Bos Malaysia Airlines: Beli A380 di Masa Lalu Bukan Kesalahan

Namun hal itu akan berbeda lagi jika diputuskan di masa kini, di mana slot bukan menjadi kendala lagi, dan harga avtur juga semakin tinggi.

AVIATREN.com – Program Airbus A380 berakhir pada Desember 2021 lalu ketika pesawat terakhir dari program tersebut dikirim ke Emirates.

Berakhirnya program ini dipicu oleh beberapa faktor. Selain pandemi Covid-19, alternatif pesawat yang lebih efisien dengan kapsitas bersaing juga menjadi faktor pendukung mengapa pesawat ini ditinggalkan maskapai-maskapai penerbangan.

Ada beberapa maskapai penerbangan yang memiliki pesawat tersebut, salah satunya adalah Malaysia Airlines (MAS).

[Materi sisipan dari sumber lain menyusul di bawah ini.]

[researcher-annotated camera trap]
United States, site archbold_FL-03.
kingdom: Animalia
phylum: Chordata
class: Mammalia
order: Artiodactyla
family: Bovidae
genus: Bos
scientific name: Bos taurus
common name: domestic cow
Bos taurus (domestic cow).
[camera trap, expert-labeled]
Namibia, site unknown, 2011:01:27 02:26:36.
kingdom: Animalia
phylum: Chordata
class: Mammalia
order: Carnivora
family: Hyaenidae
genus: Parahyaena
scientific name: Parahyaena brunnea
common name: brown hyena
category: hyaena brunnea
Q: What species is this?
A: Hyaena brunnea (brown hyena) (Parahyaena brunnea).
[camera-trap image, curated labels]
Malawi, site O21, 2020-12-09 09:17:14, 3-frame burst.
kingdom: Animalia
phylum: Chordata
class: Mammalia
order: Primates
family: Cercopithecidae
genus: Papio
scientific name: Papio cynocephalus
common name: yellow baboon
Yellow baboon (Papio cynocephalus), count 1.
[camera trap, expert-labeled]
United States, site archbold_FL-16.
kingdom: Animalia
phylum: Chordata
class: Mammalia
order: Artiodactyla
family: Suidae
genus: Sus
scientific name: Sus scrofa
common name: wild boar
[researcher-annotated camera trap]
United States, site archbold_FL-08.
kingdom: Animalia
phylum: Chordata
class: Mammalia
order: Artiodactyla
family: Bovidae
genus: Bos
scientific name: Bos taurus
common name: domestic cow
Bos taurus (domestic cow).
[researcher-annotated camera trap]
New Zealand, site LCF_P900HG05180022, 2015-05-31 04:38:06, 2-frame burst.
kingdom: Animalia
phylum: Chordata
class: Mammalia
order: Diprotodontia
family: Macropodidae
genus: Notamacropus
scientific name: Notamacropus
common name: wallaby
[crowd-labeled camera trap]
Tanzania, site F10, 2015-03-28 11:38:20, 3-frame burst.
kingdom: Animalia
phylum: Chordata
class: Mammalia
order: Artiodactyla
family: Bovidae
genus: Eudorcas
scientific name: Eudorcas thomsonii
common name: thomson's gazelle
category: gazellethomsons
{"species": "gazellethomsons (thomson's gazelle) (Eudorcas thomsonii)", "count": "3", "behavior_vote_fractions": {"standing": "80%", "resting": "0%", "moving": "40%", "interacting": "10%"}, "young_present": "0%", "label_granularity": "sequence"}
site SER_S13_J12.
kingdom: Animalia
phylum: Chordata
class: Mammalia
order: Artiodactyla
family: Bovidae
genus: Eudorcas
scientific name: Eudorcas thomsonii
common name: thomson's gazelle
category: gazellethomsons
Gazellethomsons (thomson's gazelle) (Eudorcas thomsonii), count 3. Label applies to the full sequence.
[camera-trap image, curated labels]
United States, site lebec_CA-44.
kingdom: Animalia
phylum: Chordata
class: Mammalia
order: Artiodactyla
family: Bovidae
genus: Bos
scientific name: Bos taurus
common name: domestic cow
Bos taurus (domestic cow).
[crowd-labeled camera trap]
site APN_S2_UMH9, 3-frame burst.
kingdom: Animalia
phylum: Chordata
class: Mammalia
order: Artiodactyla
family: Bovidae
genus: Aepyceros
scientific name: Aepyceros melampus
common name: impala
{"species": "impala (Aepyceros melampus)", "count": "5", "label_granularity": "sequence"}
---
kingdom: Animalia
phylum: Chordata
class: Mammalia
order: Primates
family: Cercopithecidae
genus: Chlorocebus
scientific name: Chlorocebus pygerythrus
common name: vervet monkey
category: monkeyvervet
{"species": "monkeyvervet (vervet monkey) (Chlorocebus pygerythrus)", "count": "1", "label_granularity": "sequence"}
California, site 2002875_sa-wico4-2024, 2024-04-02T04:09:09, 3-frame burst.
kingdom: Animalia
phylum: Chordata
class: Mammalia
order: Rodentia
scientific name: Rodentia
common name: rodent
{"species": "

Seirama dengan maskapai lainnya, MAS mulai memarkirkan A380 mereka, yang berjumlah 6 unit, sejak pandemi Covid-19 berlangsung. Hingga saat ini, pesawat tersebut belum aktif terbang dan masih memenuhi slot garasi MAS.

Malaysia Airlines sendiri menerima seluruh pesawat A380 yang dipesan pada 2003 lalu pada 2012-2013 lalu. Sejak itu hingga 2020, pesawat-pesawat tersebut dipakai hanya sekitar ratusan hingga ribuan penerbangan saja.

Karena dinilai merugikan, MAS kemudian memilih untuk mempensiunkan seluruh armada pesawat “Superjumbo” tersebut dan menjualnya ke sejumlah pihak yang terkait pada Juni 2021 lalu.

Lantas, apakah pesawat A380 awalnya merupakan pesawat yang tepat untuk operasional Malaysia Airlines?

“Ketika kami melakukan investasi di A380, itu adalah keputusan yang tepat dan tidak salah. Sebab, saat itu kami mencoba menyelesaikan masalah slot,” jelas CCO Malaysia Airlines Group, Ahmad Luqman Mohd Azmi, dikutip Aviatren dari SimpleFlying, Kamis (28/4/2022).

“Ada banyak bandara yang tersebar di seluruh dunia, namun masing-masing bandara memiliki slot (lepas landas/terbang) terbatas dan kami tidak bisa mendapatkan slot tersebut. Sebagai solusi, kami tentunya membutuhkan pesawat yang lebih besar, yaitu A380 untuk menampung penumpang yang lebih banyak tanpa hambur-hambur slot,” imbuh Ahmad.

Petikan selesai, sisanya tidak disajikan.